Databases are merely information depositories (or suppositories depending on how they are used). Your views on advertising are spot on; though in our profession’s case it is coupled with that other form of influence; lobbying. Not ‘all’ of it is honest. OK, very little of it is. The whores that do the lobbying only want single issues; not complex solutions. They tell us Congress and Senate members are too feeble minded to deal with complex issues. Really? Maybe they just want to prolong the lobbying fees as long as they can.
In any case, the appraisal profession does not have a single unified voice speaking for it. We have disparate interest professional associations and state coalitions, but no one sending Congress a single unified message that protects ALL appraisers. Each has their own sacred cows to be promoted. The Appraisal Institute greedily adopted appraiser assisted AVMs almost as soon as they were announced. How’s THAT working out for their members, and lenders? Promoted as a new source of revenue to augment existing income streams in tough times, it merely provided cover for lenders to reduce our primary income stream and replace full appraisals with computerized garbage no better than a ‘comp check’ even when “appraiser assisted.” By the way appraiser assisted in many cases is really secretary or other non appraiser clerk-performed and appraisers signed.
Lets top nibbling around the edges of known solutions. We don’t only need appraiser and AMC fees separated on settlement disclosure statements. we need complete pricing and fee collection autonomy. A practice that current FNMA guidelines prohibit!
As long as Good Faith Estimates are allowed that permit LOAN OFFICERS to make initial appraisal fee quotes to borrowers, we will never be able to set fees in accordance with the anticipated assignment difficulty. These brokers use their own good faith ‘judgment’ of what is customary based on the suppressed AMC fees they see most often. They tell the borrower his or her appraisal fee should be ‘around’ $450.00. OK, most of us would agree that’s reasonable for a non complex conforming limits SFR, but that fee ALSO includes the AMCs $150 cut! NOW we are stuck with $300 OR not accepting the work.
The very FIRST thing we need to do is set MINIMUM fees for non complex assignments across the nation plus variable state multipliers consistent with Federal Civil Service Pay multipliers.

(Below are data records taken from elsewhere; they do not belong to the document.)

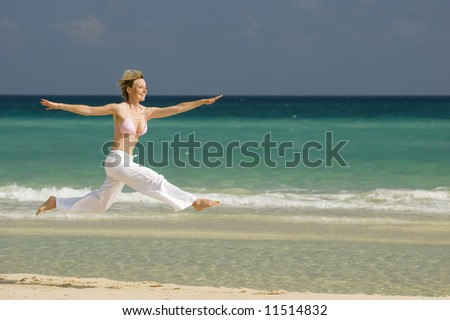 young blond woman jumping on the beach - stock photo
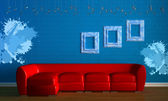 Red couch with empry frames in minimalis — Stock Photo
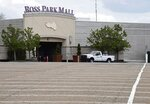 An empty parking lot at Ross Park Mall is seen on the day of yellow phase reopening Friday, May 15, 2020, in Ross, Pa. (Christopher Horner/Pittsburgh Tribune-Review via AP)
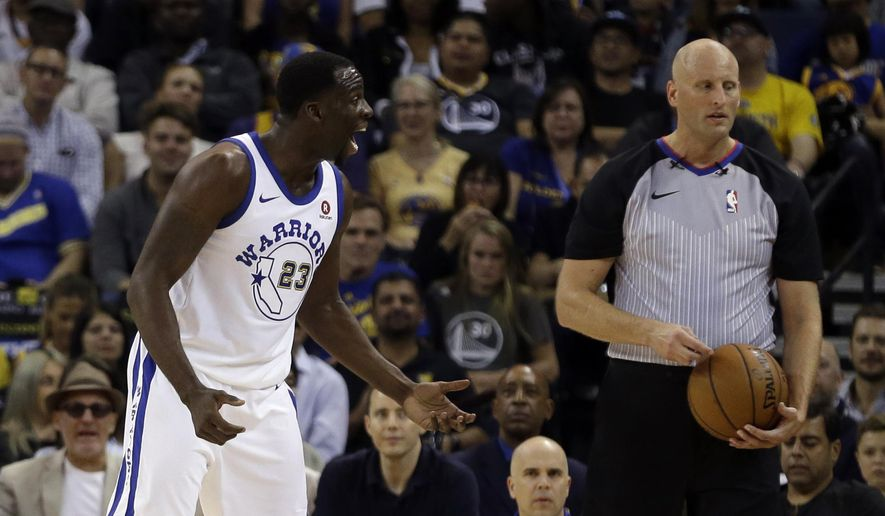 Golden State Warriors' Draymond Green, left, argues with a referee during the first half of an NBA basketball game against the Washington Wizards, Friday, Oct. 27, 2017, in Oakland, Calif. (AP Photo/Ben Margot)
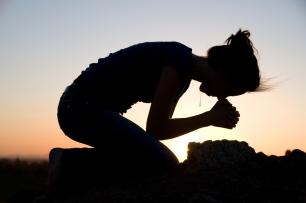 praying on her knees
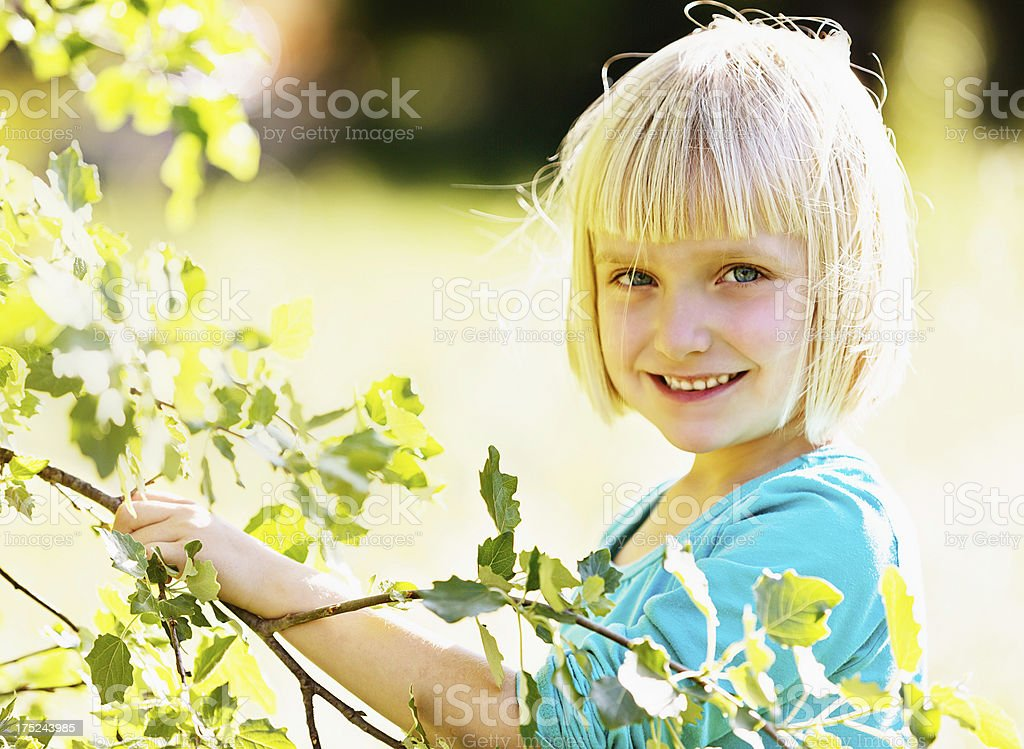 Pretty blonde pre-schooler smiles next to springtime leaves stock photo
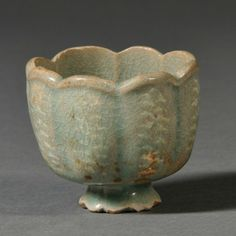 Flower-shaped Celadon Cup, Korea, octofoil, with lobed rim, inlaid with foliate motifs, bluish-green glaze with craquelure, ht. 2 3/4 in.
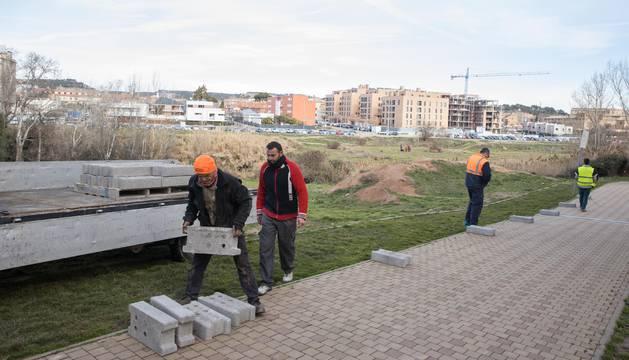 Foto de operarios de la adjudicataria comienzan a colocar material de obra en el paseo.
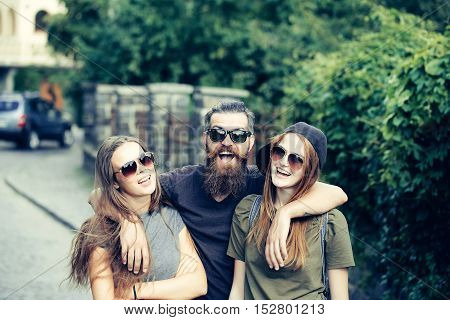 Young man hipster with handsome bearded face man hugging two pretty girls friends in sunglasses casual clothes with expressive laughing faces standing on city street background outdoor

For example California could be $650 which includes California high cost of living bonus of 27%. This is derived from federal GS pay scales (GS1131-7 to GS 1131-9) and time it takes to complete excellent quality appraisals plus costs of overhead and business. A GOOD appraiser doing three SFRs a week (8 hour days, 5 days a week) would gross about $1,950 a week or $7,800 a month. Netting somewhere between $5,000 to $6,000 for a home office single person fee shop. About $4,000 to $5,000 for small professional commercial office space in average locations.
More complex assignments requiring more than five years experience and a certified level appraiser would be higher. A 20 year mixed residential and commercial appraiser would earn (gross) somewhere in the range of $80,000 to $110,000 with supervised trainees.
Additionally there are many abuses to be resolved at the same time. Stronger, meaningful CRIMINAL penalties against either AMCs of their lender owners for intimidation. Differentiation between relatively non significant technical errors in state investigated reports versus fraudulent or truly ethical violations involving outright dishonesty rather than the “pile on” compounded system of “offenses” that currently is used. USPA are principles. They are NOT always black and white facts found in the marketplace. CE training should cover at least 50% NEW MATERIAL rather than the same regurgitated courses taken repetitively due to cost and time considerations. USPAP does NOT need and should not be modified every two years. Real principles don’t change with business whims or regulatory trends.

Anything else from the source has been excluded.